* START DOCUMENT TEXT *
= Lympha =

Spirit overseeing fresh water in ancient Roman belief

The Lympha (plural Lymphae) is an ancient Roman deity of fresh water. She is one of twelve agricultural deities listed by Varro as "leaders" (duces) of Roman farmers, because "without water all agriculture is dry and poor." The Lymphae are often connected to Fons, meaning "Source" or "Font," a god of fountains and wellheads. Lympha represents a "functional focus" of fresh water, according to Michael Lipka's conceptual approach to Roman deity, or more generally moisture.

Vitruvius preserves some of her associations in the section of his work On Architecture in which he describes how the design of a temple building (aedes) should reflect the nature of the deity to be housed therein:

The character of the Corinthian order seems more appropriate to Venus, Flora, Proserpina, and the Nymphs [Lymphae] of the Fountains; because its slenderness, elegance and richness, and its ornamental leaves surmounted by volutes, seem to bear an analogy to their dispositions.
* END DOCUMENT TEXT *
### [WORK TO DO]
1) Can you rewrite the paragraph of the Lympha article beginning "The Lympha (plural Lymphae) is" as a short bulleted list that keeps its main facts?
2) In the Vitruvius quotation in the Lympha article, which deities does he name as suited to the Corinthian order?
3) Answer these questions from the Lympha article:
(a) How many agricultural deities does Varro list as "leaders" of Roman farmers?
(b) What does the name Fons mean?
(c) What Latin word for a temple building appears in the account of Vitruvius's work On Architecture?
* START STORED ROWS *
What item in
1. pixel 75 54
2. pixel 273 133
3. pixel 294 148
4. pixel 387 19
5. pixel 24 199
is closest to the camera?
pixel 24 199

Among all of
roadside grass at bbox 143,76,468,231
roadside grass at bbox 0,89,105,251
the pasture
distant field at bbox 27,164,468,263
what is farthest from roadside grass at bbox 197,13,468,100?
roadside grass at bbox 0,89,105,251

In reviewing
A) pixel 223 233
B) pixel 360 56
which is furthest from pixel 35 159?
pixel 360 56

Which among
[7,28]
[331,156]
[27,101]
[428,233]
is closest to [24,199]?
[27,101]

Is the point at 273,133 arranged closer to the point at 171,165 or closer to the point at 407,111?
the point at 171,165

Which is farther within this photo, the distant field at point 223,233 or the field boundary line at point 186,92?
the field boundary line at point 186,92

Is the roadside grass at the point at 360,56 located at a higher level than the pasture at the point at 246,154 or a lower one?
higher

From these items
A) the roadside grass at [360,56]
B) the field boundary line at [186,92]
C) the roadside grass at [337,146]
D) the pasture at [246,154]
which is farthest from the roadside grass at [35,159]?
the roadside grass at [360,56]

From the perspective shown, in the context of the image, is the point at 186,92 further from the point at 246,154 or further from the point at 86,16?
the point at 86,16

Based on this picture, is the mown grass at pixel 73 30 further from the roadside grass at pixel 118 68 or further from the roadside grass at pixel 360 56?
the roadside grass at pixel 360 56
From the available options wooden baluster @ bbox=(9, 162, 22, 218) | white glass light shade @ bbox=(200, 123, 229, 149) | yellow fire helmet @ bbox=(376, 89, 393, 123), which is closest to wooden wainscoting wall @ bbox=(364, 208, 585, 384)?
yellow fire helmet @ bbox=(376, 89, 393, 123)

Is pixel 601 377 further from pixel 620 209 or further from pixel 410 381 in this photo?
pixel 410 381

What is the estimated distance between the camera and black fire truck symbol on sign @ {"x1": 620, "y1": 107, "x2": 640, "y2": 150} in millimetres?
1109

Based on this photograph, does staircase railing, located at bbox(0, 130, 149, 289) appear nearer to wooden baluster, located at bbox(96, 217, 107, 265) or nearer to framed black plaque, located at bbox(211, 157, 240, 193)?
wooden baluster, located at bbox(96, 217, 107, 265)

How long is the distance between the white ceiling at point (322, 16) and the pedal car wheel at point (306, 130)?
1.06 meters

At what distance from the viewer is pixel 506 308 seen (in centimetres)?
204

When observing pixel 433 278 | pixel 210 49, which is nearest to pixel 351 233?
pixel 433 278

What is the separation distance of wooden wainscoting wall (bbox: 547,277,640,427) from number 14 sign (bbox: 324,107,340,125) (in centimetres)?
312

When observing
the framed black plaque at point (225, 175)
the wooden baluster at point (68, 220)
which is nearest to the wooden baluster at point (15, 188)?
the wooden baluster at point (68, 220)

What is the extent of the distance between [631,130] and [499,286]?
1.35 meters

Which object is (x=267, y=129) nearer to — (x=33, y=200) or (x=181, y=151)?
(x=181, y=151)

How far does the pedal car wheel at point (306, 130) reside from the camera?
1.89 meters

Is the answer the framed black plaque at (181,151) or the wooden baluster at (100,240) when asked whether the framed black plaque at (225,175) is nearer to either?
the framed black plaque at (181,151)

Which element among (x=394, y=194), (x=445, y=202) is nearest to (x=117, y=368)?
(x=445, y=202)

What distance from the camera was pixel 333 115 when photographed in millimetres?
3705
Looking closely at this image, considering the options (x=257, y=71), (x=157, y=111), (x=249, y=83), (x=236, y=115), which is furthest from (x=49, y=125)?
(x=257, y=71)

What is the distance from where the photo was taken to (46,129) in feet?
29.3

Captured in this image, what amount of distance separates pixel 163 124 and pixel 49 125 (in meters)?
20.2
* END STORED ROWS *
### [SOLUTIONS]
1)
- Lympha (plural Lymphae) is an ancient Roman deity of fresh water.
- Varro lists her among twelve agricultural deities called "leaders" (duces) of Roman farmers, because "without water all agriculture is dry and poor."
- The Lymphae are often connected to Fons ("Source" or "Font"), a god of fountains and wellheads.
- In Michael Lipka's conceptual approach to Roman deity, Lympha represents a "functional focus" of fresh water, or more generally of moisture.

2)
- Venus
- Flora
- Proserpina
- The Nymphs [Lymphae] of the Fountains

3)
(a) Twelve.
(b) "Source" or "Font."
(c) Aedes.